━━━━━ SELECTED EXCERPT
Detection of anti-nuclear reactivity in pp65_1-167, pp65_336-439, SA-C3d or PBS immunized sera. HEp-2 substrate slides were used for detection of anti-nuclear antibodies. Sera from eight weeks post-immunization were 100X diluted for ANA stains. Patterns of speckle (a, i), chromatin (b, j), nucleosome (c, k), MSA I (d, l), MSA II (e, m) and centriole (f, n) were revealed with sera from pp65_336-439-immunized mice. Nucleolar response (g, o) was detected in sera from pp65_1-167 or pp65_336-439 immunized mice. Nuclear reactivity was not found in SA-C3d or PBS immunized mice (h, p). White arrowheads indicate the pattern of nuclear responses. MSA I/II: mitotic spindle type I/II.

Figure 4

Detection of anti-dsDNA antibody in pp65_1-167, pp65_336-439, SA-C3d or PBS immunized sera. (a) ELISA assays for anti-dsDNA activity at 1:100 serum dilution. The dsDNA positivity is defined by mean + 3 s.e.m. of SA-C3d-immunized sera. O.D.₄₅₀ > 0.49 was considered to be positive. (b) Isotyping of anti-dsDNA antibody for pp65_336-439-immunized mice (n = 17) at eight weeks post-immunization. Tests were performed on ELISA at 1:100 dilution. dsDNA(+): dsDNA seropositive, dsDNA(-): dsDNA seronegative. Graphs depict mean ± s.e.m. values. Unpaired Student t test was performed. Results with a P-value of < 0.05 were considered to be significant. (c) Representations of Crithidia luciliae stain by sera from (c1) pp65_336-439, (c2) pp65_1-167, (c3) SA-C3d or (c4) PBS immunized animals at eight weeks post-immunization at 1:40 dilution. White arrowheads indicate dsDNA positive stains. (d) The summarized results of ELISA assays and Crithidia luciliae stains. These results are representative of triplicated experiments.
━━━━━━━━━━
━━━━━ SUPPLIED MATERIAL
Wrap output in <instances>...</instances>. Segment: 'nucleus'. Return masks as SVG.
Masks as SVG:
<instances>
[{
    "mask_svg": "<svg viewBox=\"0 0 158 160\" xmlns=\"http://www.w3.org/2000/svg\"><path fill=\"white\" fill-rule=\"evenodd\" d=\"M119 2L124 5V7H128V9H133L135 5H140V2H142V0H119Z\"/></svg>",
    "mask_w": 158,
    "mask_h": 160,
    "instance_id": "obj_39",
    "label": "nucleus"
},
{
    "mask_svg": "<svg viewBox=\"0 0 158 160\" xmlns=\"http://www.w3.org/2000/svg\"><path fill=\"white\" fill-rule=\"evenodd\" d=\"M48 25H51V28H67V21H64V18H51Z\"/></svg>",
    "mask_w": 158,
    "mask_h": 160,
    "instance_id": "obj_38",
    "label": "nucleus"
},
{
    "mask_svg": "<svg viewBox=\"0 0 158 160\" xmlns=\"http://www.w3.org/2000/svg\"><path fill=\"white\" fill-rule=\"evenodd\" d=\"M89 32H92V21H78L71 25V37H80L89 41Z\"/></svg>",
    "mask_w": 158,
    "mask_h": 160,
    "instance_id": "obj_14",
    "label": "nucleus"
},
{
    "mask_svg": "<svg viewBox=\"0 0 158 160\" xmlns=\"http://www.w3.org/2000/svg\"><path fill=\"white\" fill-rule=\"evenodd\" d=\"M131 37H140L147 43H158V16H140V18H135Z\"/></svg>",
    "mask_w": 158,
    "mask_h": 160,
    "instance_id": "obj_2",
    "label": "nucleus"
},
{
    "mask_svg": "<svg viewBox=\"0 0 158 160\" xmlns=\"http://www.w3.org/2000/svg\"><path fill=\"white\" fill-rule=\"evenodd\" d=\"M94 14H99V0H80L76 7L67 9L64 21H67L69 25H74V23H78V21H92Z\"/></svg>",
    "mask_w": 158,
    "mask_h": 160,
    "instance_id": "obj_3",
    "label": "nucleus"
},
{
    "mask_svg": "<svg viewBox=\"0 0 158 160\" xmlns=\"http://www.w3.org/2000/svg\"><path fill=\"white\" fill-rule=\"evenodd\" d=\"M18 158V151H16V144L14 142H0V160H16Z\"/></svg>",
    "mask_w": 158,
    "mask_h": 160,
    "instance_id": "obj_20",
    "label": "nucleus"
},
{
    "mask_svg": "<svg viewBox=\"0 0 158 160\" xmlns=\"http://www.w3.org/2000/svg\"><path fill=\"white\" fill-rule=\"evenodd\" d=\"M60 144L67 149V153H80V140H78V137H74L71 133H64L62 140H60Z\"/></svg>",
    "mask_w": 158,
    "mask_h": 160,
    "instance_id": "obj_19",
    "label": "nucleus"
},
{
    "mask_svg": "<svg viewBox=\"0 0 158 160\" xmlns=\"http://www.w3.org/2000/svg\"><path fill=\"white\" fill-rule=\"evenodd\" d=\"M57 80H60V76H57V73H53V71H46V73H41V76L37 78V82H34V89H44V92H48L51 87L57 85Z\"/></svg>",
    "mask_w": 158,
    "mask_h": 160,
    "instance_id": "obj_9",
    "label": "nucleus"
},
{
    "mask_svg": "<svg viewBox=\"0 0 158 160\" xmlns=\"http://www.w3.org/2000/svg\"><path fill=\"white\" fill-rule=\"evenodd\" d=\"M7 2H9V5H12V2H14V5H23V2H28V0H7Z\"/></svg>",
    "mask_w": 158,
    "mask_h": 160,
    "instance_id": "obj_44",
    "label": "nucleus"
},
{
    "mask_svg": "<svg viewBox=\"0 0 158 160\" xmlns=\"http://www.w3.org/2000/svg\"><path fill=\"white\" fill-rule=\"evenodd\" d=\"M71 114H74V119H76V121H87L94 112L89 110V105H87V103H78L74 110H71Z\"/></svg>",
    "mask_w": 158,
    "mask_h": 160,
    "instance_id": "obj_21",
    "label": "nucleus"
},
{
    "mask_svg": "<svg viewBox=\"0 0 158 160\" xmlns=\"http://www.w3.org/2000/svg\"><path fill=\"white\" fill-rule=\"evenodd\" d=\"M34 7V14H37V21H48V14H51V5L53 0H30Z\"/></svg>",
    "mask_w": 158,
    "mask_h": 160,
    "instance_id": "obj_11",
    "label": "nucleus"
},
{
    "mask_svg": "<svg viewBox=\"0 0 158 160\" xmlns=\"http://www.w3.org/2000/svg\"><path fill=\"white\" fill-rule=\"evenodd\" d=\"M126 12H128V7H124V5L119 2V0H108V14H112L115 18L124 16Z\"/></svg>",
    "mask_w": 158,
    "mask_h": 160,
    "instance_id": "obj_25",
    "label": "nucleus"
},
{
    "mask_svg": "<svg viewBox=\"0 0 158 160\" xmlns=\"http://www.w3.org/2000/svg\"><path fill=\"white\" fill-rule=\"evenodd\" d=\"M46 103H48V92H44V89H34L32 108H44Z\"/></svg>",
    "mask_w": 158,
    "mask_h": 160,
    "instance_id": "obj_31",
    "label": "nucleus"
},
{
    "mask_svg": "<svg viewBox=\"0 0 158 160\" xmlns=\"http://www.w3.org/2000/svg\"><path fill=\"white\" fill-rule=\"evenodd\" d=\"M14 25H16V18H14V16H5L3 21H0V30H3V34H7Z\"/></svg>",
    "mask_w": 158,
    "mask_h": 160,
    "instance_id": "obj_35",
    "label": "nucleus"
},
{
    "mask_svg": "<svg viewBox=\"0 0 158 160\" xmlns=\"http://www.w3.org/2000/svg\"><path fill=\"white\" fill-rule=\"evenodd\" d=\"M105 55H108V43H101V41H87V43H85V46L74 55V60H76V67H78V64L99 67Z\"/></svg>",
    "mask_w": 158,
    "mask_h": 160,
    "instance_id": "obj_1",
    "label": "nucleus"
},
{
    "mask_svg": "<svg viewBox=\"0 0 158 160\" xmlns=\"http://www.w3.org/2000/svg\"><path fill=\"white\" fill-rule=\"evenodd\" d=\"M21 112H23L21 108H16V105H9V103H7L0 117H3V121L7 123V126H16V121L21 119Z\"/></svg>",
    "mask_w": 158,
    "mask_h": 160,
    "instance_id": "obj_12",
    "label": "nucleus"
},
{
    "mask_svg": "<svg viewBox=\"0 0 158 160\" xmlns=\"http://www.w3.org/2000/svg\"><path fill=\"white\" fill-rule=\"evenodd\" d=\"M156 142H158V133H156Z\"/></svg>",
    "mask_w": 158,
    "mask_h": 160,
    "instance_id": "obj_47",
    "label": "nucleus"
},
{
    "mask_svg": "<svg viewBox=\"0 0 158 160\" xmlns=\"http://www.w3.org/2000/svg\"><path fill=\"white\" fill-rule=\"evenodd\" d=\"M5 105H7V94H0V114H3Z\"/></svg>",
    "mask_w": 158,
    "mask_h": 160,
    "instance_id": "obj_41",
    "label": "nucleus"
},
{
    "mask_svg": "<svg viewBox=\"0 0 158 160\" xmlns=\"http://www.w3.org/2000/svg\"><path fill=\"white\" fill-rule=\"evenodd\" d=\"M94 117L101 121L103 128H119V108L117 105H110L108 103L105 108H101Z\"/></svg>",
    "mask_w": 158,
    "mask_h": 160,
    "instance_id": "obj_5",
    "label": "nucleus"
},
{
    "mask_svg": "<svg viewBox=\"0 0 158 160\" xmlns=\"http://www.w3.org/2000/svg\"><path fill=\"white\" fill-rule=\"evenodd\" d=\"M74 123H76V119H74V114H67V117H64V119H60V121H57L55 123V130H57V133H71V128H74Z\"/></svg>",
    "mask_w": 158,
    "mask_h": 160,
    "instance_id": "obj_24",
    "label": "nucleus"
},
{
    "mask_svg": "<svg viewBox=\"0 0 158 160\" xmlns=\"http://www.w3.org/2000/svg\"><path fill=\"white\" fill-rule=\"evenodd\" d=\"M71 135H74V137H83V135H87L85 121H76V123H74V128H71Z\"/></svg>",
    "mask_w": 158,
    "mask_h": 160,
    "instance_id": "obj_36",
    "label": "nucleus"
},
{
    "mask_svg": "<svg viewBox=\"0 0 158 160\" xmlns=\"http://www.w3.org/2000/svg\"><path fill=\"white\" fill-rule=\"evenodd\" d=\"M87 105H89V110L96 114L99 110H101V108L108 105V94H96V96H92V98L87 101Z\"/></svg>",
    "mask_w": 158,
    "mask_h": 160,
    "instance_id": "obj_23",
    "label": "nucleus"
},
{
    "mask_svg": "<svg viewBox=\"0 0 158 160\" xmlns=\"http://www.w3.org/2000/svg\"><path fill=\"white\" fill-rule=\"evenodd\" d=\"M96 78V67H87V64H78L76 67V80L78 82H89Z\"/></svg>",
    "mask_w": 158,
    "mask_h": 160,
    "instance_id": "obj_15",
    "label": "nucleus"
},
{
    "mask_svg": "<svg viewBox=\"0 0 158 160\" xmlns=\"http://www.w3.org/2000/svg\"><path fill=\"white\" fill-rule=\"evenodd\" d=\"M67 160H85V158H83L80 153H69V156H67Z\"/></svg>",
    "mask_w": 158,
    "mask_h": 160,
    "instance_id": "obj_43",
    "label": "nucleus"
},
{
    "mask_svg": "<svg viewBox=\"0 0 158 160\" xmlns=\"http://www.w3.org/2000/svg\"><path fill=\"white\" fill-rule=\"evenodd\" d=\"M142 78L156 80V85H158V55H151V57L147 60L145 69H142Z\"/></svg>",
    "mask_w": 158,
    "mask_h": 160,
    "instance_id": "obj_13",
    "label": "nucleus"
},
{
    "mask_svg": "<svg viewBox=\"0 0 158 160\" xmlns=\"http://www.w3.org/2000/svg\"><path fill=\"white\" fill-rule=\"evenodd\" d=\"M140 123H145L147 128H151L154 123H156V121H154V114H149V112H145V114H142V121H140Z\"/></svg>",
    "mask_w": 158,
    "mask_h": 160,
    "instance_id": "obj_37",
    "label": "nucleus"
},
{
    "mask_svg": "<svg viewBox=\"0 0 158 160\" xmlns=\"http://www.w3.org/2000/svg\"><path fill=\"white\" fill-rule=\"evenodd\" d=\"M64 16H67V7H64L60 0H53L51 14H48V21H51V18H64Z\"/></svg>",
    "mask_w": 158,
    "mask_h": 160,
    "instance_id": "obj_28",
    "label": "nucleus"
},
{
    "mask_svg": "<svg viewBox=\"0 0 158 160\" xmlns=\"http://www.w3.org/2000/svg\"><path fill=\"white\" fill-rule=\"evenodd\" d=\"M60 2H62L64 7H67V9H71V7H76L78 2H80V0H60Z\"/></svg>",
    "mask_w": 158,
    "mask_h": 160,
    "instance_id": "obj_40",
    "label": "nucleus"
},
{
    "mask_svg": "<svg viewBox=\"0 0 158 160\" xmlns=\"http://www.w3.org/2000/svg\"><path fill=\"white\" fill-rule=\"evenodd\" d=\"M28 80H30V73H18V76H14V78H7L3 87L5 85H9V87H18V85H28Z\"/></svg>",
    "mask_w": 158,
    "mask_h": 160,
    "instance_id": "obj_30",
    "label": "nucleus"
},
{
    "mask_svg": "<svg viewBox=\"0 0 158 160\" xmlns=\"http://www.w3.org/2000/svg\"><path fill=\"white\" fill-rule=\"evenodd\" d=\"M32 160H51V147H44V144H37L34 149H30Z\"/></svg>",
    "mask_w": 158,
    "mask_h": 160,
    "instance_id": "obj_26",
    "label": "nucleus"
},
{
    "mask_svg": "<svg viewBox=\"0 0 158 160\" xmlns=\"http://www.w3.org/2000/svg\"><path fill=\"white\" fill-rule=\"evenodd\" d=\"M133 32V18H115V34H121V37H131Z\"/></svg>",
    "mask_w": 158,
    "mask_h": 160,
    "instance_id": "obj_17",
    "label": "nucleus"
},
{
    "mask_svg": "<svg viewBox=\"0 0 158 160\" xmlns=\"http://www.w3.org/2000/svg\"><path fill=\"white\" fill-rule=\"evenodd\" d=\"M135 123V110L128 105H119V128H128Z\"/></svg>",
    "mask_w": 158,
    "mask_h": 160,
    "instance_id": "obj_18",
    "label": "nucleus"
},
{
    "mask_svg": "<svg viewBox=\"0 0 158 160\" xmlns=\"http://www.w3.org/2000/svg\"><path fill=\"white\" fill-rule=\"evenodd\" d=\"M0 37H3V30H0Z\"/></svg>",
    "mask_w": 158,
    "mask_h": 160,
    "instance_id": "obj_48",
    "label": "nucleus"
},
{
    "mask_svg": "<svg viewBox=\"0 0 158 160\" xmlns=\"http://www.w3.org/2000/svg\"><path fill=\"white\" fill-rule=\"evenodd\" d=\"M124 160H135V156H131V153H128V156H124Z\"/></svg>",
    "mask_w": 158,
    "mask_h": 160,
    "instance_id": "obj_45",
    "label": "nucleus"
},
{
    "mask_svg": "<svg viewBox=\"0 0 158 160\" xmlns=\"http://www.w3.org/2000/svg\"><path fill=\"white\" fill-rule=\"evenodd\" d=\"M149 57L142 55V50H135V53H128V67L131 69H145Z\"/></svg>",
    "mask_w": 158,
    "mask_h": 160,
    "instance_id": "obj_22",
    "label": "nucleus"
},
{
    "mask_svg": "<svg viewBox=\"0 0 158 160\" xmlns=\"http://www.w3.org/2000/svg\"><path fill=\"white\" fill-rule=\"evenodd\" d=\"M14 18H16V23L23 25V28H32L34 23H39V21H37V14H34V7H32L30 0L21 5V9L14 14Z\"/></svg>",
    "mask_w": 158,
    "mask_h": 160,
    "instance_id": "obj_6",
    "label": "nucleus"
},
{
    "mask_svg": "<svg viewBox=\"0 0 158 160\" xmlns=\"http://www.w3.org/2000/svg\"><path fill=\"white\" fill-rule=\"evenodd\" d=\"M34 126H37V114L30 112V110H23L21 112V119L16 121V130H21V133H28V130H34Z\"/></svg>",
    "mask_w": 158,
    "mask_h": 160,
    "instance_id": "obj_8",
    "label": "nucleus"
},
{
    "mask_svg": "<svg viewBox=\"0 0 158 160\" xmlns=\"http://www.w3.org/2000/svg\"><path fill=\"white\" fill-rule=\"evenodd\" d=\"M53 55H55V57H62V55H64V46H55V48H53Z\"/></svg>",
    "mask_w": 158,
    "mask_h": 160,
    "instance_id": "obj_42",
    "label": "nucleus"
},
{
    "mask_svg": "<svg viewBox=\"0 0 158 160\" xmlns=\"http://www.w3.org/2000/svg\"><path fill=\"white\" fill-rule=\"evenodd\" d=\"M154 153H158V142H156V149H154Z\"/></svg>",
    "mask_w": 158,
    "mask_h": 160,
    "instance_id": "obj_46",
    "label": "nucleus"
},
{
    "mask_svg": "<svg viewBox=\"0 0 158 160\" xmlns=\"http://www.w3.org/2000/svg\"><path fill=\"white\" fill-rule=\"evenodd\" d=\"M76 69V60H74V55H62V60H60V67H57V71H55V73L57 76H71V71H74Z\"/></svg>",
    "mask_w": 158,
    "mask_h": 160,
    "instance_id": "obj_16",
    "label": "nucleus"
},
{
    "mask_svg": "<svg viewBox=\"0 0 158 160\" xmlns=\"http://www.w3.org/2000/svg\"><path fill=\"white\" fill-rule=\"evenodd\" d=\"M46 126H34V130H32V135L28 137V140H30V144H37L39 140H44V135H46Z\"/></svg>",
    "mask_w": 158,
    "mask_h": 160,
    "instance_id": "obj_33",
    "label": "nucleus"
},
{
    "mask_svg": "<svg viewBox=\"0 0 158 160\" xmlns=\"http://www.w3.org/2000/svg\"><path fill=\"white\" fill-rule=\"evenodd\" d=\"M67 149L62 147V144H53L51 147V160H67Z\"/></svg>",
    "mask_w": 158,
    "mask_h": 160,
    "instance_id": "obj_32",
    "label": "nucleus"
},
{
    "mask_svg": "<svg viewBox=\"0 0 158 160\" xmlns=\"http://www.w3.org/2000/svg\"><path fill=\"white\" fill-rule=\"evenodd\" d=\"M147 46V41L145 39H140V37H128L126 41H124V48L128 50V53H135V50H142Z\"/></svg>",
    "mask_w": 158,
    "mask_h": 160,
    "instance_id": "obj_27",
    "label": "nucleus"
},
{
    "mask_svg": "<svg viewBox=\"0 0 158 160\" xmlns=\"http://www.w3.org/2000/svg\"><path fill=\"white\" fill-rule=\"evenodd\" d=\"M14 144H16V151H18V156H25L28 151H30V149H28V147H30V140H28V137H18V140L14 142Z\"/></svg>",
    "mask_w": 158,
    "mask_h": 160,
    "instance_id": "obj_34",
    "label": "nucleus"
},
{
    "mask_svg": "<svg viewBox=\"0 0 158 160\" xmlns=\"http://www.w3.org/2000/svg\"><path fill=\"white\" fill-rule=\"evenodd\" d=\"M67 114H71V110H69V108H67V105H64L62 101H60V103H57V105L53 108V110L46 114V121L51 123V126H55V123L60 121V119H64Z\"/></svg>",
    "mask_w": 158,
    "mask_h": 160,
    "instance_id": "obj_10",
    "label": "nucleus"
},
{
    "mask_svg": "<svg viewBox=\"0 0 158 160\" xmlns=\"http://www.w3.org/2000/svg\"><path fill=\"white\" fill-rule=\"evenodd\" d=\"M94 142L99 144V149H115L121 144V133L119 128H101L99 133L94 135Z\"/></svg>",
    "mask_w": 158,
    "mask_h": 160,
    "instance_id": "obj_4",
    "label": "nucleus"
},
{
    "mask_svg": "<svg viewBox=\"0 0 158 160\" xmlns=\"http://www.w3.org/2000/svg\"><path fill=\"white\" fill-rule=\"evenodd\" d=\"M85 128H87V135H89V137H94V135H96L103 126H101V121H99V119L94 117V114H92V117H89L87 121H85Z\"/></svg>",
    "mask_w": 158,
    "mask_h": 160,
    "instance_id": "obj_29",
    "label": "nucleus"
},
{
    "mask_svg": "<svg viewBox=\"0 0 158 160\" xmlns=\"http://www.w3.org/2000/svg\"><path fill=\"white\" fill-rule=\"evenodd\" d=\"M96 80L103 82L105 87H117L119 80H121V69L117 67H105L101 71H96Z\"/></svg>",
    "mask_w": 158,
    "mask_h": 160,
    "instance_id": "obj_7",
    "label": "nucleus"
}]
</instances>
━━━━━━━━━━
[EXERCISES TO COMPLETE]
1. Please print the part of the figure legends above starting with "Detection of anti-nuclear reactivity" and going on through "spindle type I/II.".
2. According to the figure legends above, what O.D.₄₅₀ reading counted as positive in the anti-dsDNA ELISA assays?

[TASK-BY-TASK ANSWERS]
1.
Detection of anti-nuclear reactivity in pp65_1-167, pp65_336-439, SA-C3d or PBS immunized sera. HEp-2 substrate slides were used for detection of anti-nuclear antibodies. Sera from eight weeks post-immunization were 100X diluted for ANA stains. Patterns of speckle (a, i), chromatin (b, j), nucleosome (c, k), MSA I (d, l), MSA II (e, m) and centriole (f, n) were revealed with sera from pp65_336-439-immunized mice. Nucleolar response (g, o) was detected in sera from pp65_1-167 or pp65_336-439 immunized mice. Nuclear reactivity was not found in SA-C3d or PBS immunized mice (h, p). White arrowheads indicate the pattern of nuclear responses. MSA I/II: mitotic spindle type I/II.

2. An O.D.₄₅₀ greater than 0.49.